Benchmarking Nvidia RTX 5090
February 17, 2025
8 mins read

Nvidia RTX 5090. Official image from Nvidia.
All tests were performed on a system with an AMD Ryzen 9 9950X using Nvidia’s proprietary driver 570.86.16 and CUDA 12.8 in a Docker environment. Note that the driver is marked as ‘beta’, so it may be that GPU performance will differ with future releases. Hardware settings were default for all test cases, without hardware overclocking.
GPUs
GPU | Number of CUDA Cores | Base Clock (MHz) | Number of Tensor Cores | VRAM (GB) | VRAM Bandwidth (GB/s) | Memory Bus Width (bits) | TDP (W) | Lithography (nm) | Release Date |
---|---|---|---|---|---|---|---|---|---|
GTX 1080 Ti | 3584 | 1480 | - | 11 | 484 | 352 | 250 | 16 | Mar 2017 |
RTX 2080 Ti | 4352 | 1350 | 544 | 11 | 616 | 352 | 250 | 12 | Sep 2018 |
RTX 3090 | 10496 | 1395 | 328 | 24 | 936 | 384 | 350 | 8 | Sep 2020 |
RTX 4090 | 16384 | 2230 | 512 | 24 | 1018 | 384 | 450 | 5 | Sep 2022 |
RTX 5090 | 21760 | 2017 | 576 | 32 | 1792 | 512 | 575 | 4 | Jan 2025 |
Note that Tensor Cores were updated during each architecture update, adding support for different precisions and operations, as well as optimizations of these operations.
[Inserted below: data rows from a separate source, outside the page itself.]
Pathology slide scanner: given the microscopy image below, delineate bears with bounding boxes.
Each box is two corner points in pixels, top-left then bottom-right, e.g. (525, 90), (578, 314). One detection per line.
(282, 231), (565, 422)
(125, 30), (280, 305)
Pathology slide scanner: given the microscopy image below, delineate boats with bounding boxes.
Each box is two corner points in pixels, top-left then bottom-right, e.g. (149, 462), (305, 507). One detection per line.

Therefore, the Tensor Core count should not be considered a direct performance proxy metric.
Computer Vision models
The tests were performed using benchmarks from timm, version 1.0.14, a collection of computer vision models. The selection of models is partially conditioned by previous benchmarks to provide some level of comparability with older results for previous generations of GPUs [1]. The benchmark was performed using nightly builds of PyTorch 2.6.0 with CUDA 12.8 support.
The set of results is based on a batch size of 256, which is most relevant to training scenarios and inference in concurrent applications. If the desired batch size does not fit into VRAM, it was reduced by steps of 32 until it fits. The image size for all models was set to 224x224. This can also be viewed as an upper boundary estimation of the GPUs throughput. At the same time, the tests are not meant to demonstrate the absolutely highest performance of the hardware, as advanced optimization techniques were not applied; rather, they attempt to compare different generations of video accelerators in roughly equal settings.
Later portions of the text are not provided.